Exercise brief: Starting at the line with "Which among the options", transcribe each line through the final one, both included, and add nothing.

-- begin Extracted information --

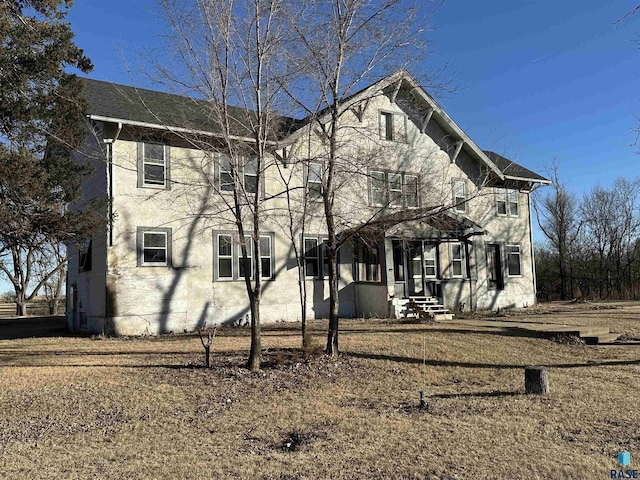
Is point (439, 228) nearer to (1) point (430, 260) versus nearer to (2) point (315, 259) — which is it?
(1) point (430, 260)

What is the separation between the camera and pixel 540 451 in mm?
5285

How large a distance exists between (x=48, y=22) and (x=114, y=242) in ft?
19.2

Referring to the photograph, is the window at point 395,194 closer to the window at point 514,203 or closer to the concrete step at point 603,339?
the concrete step at point 603,339

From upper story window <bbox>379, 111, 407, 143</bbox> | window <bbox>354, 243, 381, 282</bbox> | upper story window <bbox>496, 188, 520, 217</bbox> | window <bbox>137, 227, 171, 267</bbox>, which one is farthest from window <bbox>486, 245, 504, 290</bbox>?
window <bbox>137, 227, 171, 267</bbox>

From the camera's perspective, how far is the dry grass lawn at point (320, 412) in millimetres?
5000

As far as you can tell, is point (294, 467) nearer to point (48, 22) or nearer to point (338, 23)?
point (338, 23)

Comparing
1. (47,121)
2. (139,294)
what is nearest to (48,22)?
(47,121)

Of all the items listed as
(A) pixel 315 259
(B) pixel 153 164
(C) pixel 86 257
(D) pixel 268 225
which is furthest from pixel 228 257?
(C) pixel 86 257

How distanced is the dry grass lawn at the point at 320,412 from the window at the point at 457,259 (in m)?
9.05

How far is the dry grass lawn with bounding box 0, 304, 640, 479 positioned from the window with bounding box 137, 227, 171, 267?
12.2ft

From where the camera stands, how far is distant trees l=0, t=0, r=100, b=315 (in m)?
10.4

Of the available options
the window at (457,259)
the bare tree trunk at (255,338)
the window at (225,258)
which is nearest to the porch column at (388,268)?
the window at (457,259)

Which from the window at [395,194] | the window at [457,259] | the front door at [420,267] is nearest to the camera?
the window at [395,194]

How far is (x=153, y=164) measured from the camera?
15.2 meters
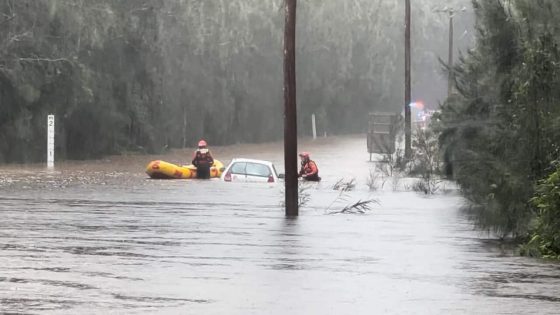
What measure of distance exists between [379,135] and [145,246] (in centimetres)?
4375

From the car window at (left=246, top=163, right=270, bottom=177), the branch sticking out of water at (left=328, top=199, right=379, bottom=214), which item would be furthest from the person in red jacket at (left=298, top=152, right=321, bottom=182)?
the branch sticking out of water at (left=328, top=199, right=379, bottom=214)

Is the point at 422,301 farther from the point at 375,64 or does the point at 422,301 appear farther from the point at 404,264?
the point at 375,64

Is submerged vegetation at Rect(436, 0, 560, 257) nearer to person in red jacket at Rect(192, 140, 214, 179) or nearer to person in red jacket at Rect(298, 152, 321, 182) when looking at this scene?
person in red jacket at Rect(298, 152, 321, 182)

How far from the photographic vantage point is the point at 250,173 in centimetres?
4062

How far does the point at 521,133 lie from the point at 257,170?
778 inches

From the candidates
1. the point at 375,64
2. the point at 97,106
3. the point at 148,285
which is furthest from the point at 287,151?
the point at 375,64

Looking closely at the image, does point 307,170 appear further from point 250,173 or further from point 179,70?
point 179,70

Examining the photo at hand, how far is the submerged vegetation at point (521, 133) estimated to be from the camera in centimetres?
2077

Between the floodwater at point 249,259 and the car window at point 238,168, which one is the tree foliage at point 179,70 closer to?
the car window at point 238,168

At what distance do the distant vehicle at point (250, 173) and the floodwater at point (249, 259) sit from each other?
4.65 m

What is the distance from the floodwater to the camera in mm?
13320

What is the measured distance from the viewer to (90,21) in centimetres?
5469

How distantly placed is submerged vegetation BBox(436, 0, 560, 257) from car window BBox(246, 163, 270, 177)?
16105mm

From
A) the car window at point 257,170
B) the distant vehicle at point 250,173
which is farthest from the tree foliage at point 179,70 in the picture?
the distant vehicle at point 250,173
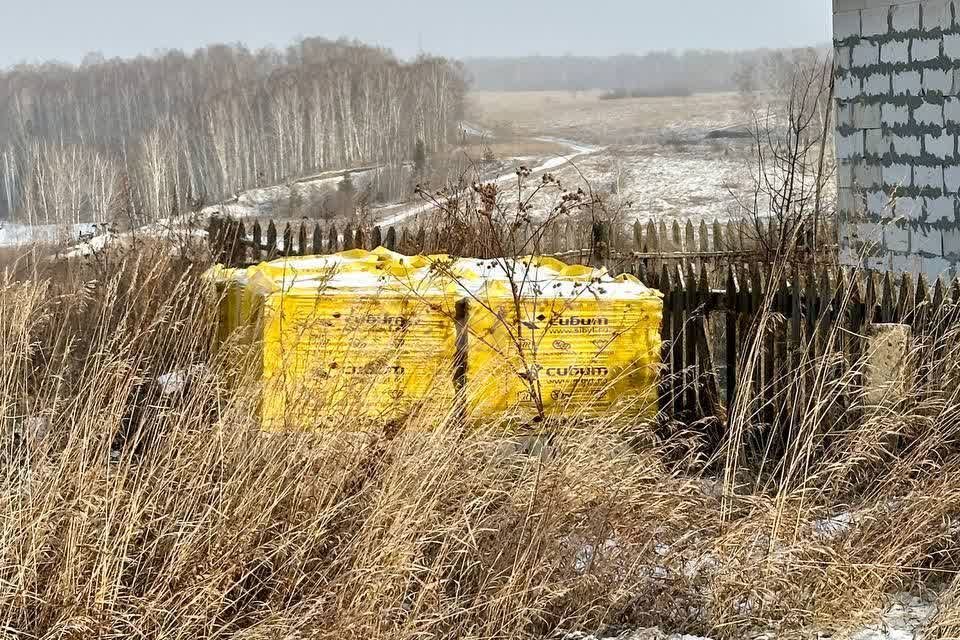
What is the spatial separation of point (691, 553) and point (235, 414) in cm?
162

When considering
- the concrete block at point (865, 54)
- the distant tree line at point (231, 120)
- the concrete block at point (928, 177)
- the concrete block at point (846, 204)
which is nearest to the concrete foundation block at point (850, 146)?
the concrete block at point (846, 204)

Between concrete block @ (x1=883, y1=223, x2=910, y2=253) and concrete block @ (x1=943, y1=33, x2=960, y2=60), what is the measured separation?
1.36 metres

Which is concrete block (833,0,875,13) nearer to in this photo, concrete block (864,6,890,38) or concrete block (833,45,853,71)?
concrete block (864,6,890,38)

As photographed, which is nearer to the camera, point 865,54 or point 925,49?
point 925,49

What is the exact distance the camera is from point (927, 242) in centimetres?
840

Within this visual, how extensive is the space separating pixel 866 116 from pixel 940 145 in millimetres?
1017

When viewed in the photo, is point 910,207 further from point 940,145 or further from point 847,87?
point 847,87

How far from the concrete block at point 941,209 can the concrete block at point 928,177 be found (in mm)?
96

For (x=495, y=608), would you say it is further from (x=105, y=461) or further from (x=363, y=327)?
(x=363, y=327)

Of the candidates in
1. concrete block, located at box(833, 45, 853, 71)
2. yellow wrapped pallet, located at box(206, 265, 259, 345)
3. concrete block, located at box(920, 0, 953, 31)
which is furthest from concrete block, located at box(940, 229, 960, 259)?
yellow wrapped pallet, located at box(206, 265, 259, 345)

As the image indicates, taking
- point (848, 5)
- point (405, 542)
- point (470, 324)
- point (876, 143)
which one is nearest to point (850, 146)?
point (876, 143)

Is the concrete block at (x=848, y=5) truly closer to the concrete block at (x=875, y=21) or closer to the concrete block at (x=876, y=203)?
the concrete block at (x=875, y=21)

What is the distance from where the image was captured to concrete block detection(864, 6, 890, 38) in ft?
28.6

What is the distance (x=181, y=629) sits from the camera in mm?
2965
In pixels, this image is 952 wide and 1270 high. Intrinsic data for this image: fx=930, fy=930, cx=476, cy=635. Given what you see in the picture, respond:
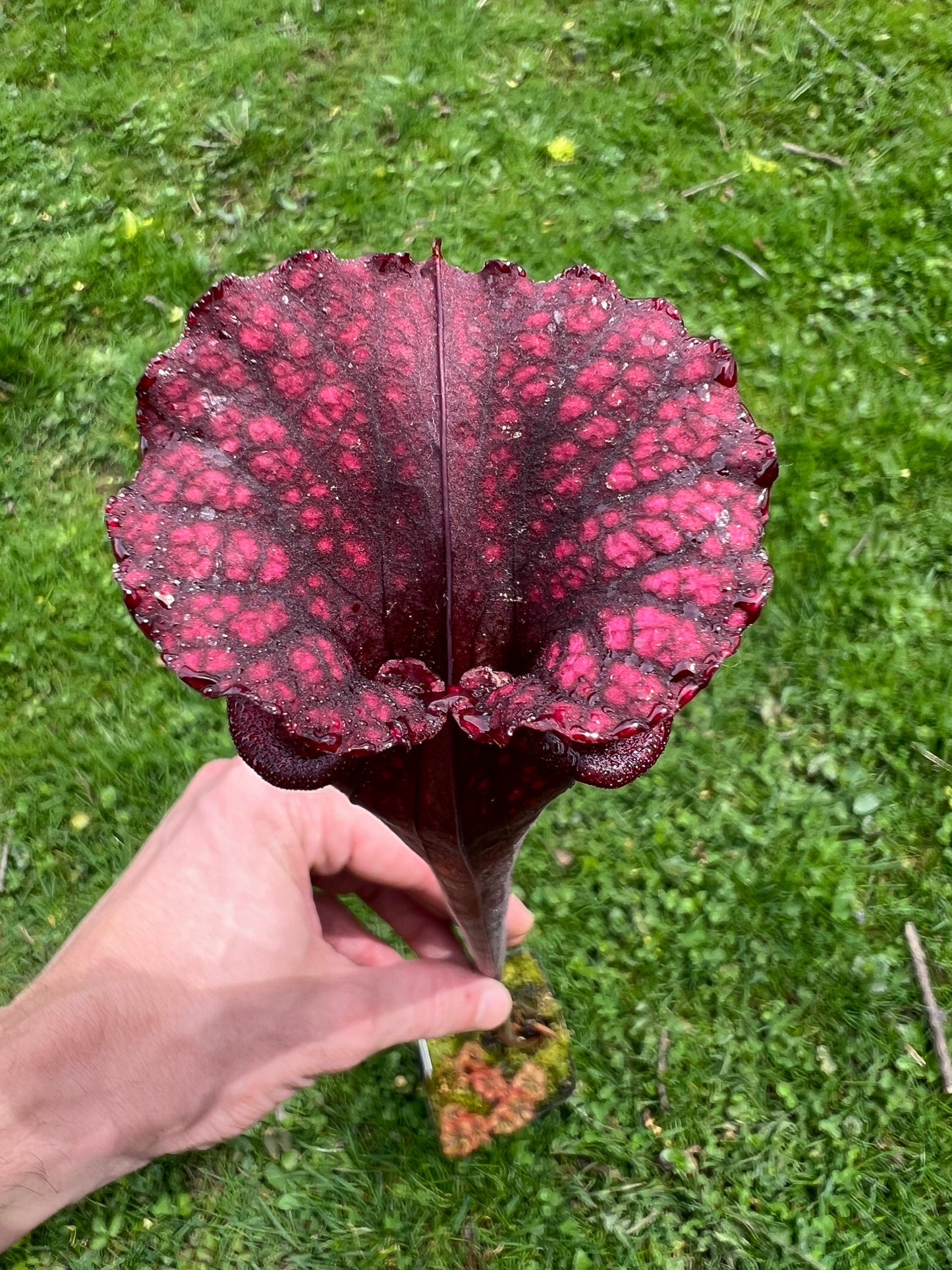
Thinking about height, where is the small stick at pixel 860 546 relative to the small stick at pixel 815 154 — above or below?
below

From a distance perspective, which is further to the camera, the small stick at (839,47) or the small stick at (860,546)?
the small stick at (839,47)

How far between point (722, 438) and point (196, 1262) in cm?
243

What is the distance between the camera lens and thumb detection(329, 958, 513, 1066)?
1731mm

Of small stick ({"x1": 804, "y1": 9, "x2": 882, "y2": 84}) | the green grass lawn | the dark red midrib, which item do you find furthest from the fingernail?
small stick ({"x1": 804, "y1": 9, "x2": 882, "y2": 84})

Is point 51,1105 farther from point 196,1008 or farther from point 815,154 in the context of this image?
point 815,154

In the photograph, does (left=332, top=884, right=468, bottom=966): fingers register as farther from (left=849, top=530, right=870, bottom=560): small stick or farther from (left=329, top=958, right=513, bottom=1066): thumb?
(left=849, top=530, right=870, bottom=560): small stick

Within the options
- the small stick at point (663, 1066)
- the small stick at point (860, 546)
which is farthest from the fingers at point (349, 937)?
the small stick at point (860, 546)

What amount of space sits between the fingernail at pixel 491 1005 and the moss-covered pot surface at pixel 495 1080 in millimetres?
328

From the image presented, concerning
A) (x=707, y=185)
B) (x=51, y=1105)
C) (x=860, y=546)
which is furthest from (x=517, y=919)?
(x=707, y=185)

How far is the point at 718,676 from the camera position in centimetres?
277

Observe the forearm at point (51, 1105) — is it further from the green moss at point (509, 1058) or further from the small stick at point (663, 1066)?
the small stick at point (663, 1066)

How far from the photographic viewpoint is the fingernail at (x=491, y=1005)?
6.12ft

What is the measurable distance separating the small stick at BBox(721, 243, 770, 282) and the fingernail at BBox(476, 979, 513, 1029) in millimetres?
2570

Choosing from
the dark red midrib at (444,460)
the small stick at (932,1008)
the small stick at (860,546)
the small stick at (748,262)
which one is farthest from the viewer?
the small stick at (748,262)
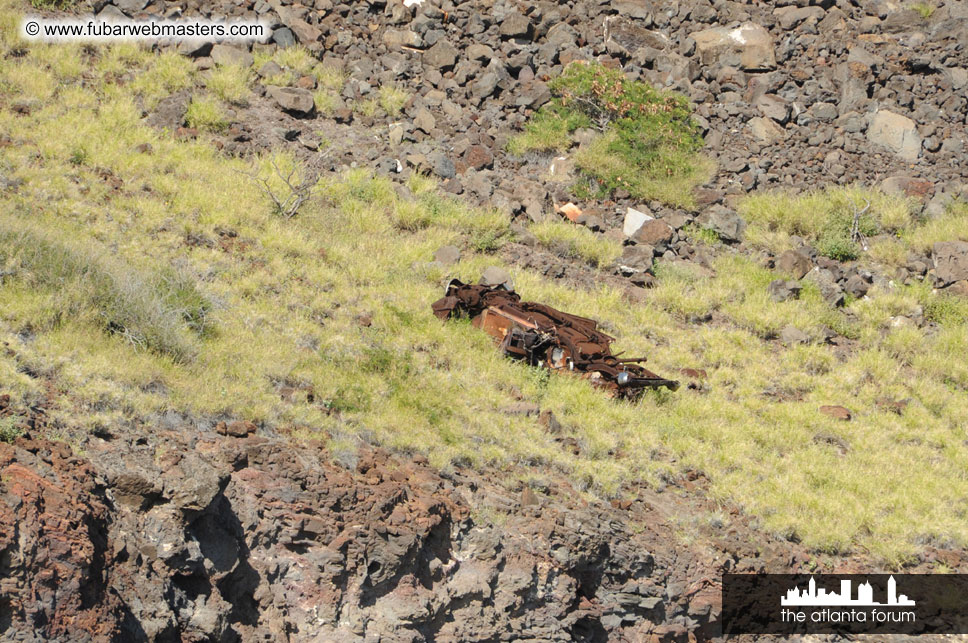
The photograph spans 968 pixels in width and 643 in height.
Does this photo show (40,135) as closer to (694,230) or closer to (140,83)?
(140,83)

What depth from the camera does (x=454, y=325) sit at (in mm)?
9812

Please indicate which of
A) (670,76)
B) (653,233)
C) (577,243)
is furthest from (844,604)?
(670,76)

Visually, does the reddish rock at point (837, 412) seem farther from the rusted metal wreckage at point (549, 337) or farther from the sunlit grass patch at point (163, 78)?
the sunlit grass patch at point (163, 78)

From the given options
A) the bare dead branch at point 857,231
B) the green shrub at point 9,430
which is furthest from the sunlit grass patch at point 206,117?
the bare dead branch at point 857,231

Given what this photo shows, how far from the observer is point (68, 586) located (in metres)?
4.33

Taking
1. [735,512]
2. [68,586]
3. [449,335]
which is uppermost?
[68,586]

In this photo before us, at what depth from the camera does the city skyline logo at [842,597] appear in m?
7.32

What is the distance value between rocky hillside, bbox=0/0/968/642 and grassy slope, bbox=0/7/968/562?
0.15 ft

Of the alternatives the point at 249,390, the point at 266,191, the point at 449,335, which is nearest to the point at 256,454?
the point at 249,390

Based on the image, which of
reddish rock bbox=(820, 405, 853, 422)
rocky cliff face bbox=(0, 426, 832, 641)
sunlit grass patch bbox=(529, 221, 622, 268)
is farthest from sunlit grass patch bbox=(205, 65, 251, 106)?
reddish rock bbox=(820, 405, 853, 422)

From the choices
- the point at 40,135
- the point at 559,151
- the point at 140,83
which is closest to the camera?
the point at 40,135

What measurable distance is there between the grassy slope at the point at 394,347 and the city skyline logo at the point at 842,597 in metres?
0.38

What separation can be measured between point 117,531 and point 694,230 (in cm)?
1018

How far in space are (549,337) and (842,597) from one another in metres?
3.80
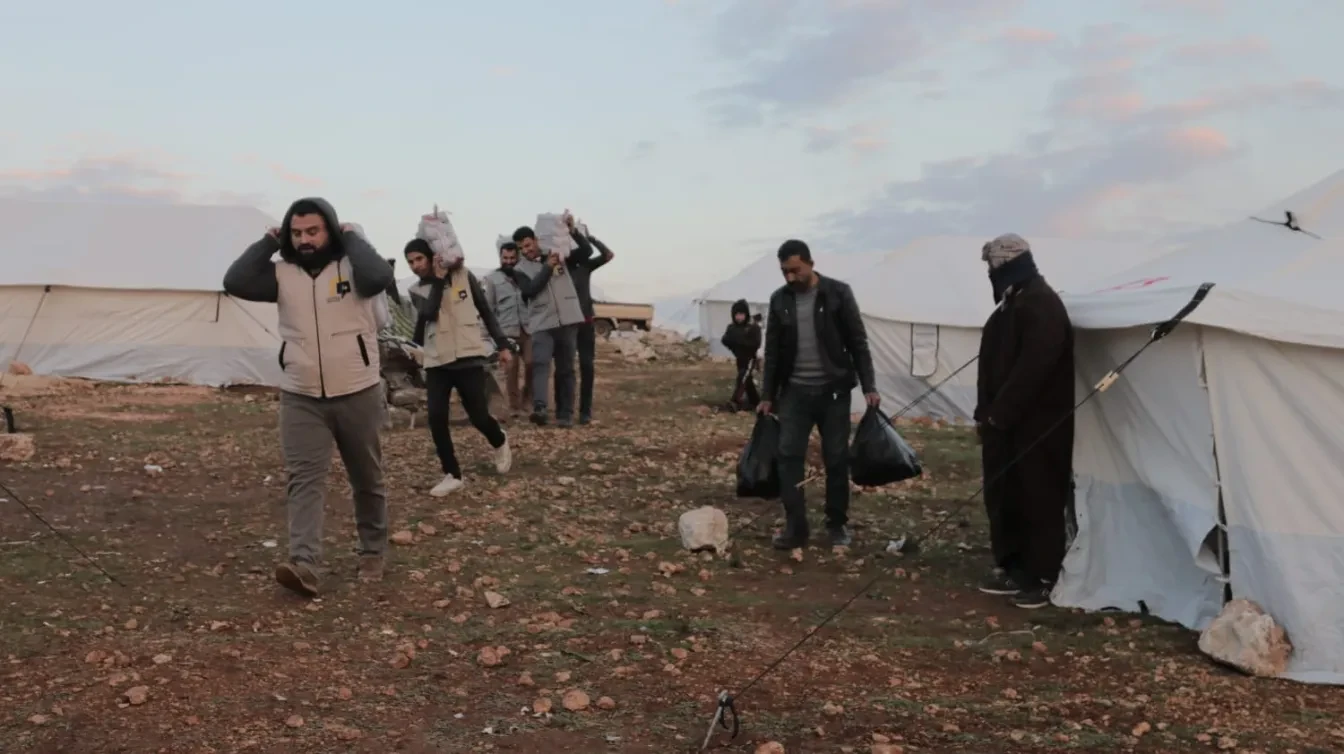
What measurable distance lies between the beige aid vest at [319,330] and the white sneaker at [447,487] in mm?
2634

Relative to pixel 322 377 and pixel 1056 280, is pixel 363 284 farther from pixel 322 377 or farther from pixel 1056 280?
pixel 1056 280

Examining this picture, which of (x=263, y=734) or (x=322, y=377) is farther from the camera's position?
(x=322, y=377)

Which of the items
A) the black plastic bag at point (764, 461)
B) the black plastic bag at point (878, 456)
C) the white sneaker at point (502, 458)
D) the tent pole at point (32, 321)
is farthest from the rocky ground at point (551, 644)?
the tent pole at point (32, 321)

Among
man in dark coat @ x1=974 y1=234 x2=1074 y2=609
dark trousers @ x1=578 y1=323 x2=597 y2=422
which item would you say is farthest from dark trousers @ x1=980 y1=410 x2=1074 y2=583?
dark trousers @ x1=578 y1=323 x2=597 y2=422

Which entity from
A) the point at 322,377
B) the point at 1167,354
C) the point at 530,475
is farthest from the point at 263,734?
the point at 530,475

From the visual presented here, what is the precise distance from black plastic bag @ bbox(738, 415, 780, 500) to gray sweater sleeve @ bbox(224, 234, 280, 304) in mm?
2860

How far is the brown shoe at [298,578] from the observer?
5203 mm

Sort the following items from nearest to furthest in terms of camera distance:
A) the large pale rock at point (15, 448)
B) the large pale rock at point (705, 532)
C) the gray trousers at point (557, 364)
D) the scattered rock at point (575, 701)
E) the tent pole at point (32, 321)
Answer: the scattered rock at point (575, 701) < the large pale rock at point (705, 532) < the large pale rock at point (15, 448) < the gray trousers at point (557, 364) < the tent pole at point (32, 321)

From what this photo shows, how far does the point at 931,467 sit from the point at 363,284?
646cm

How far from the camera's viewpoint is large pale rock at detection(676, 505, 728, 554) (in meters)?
6.57

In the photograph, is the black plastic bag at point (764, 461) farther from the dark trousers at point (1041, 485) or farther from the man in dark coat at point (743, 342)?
the man in dark coat at point (743, 342)

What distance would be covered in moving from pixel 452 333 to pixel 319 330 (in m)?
2.27

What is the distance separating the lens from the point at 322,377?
17.3 feet

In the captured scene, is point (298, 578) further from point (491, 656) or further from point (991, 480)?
point (991, 480)
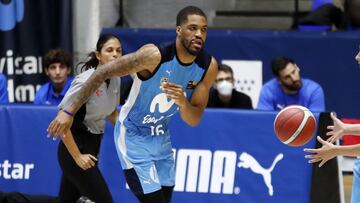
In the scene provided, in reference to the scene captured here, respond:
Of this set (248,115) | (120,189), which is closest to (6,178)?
(120,189)

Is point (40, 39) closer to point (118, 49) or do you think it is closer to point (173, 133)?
point (173, 133)

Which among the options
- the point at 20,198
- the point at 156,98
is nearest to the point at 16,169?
the point at 20,198

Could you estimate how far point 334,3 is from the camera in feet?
40.8

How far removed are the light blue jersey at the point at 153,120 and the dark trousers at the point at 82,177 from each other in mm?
350

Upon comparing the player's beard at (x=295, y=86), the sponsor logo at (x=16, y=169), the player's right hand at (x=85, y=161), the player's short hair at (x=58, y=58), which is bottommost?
the sponsor logo at (x=16, y=169)

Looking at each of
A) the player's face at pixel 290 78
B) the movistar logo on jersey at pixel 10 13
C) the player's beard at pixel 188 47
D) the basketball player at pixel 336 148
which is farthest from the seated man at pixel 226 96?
the basketball player at pixel 336 148

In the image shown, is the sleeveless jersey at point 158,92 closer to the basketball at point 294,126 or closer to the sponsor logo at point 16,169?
the basketball at point 294,126

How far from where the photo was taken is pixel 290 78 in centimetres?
982

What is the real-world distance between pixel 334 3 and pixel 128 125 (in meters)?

-- end Extracted information --

Problem solution:
Which among the options
- the point at 20,198
- the point at 156,98
is nearest to the point at 16,169?
the point at 20,198

Could you estimate how far point 334,3 is from the camera in feet?
40.8

How far removed are the light blue jersey at the point at 153,120 and the dark trousers at the point at 82,177 from each other in mm?
350

Upon comparing the player's beard at (x=295, y=86), the sponsor logo at (x=16, y=169), the player's right hand at (x=85, y=161), the player's short hair at (x=58, y=58), which is bottommost?
the sponsor logo at (x=16, y=169)

Looking at each of
A) the player's face at pixel 290 78
B) the movistar logo on jersey at pixel 10 13
C) the player's beard at pixel 188 47
D) the basketball player at pixel 336 148
which is farthest from the seated man at pixel 226 96?
the basketball player at pixel 336 148

In the image shown, is the sleeveless jersey at point 158,92 closer to the basketball at point 294,126 or closer to the sponsor logo at point 16,169?
the basketball at point 294,126

How far from where the photo was taken is pixel 290 78 in centimetres?
982

What is the real-world distance between pixel 334 3 and pixel 128 125 (in meters)?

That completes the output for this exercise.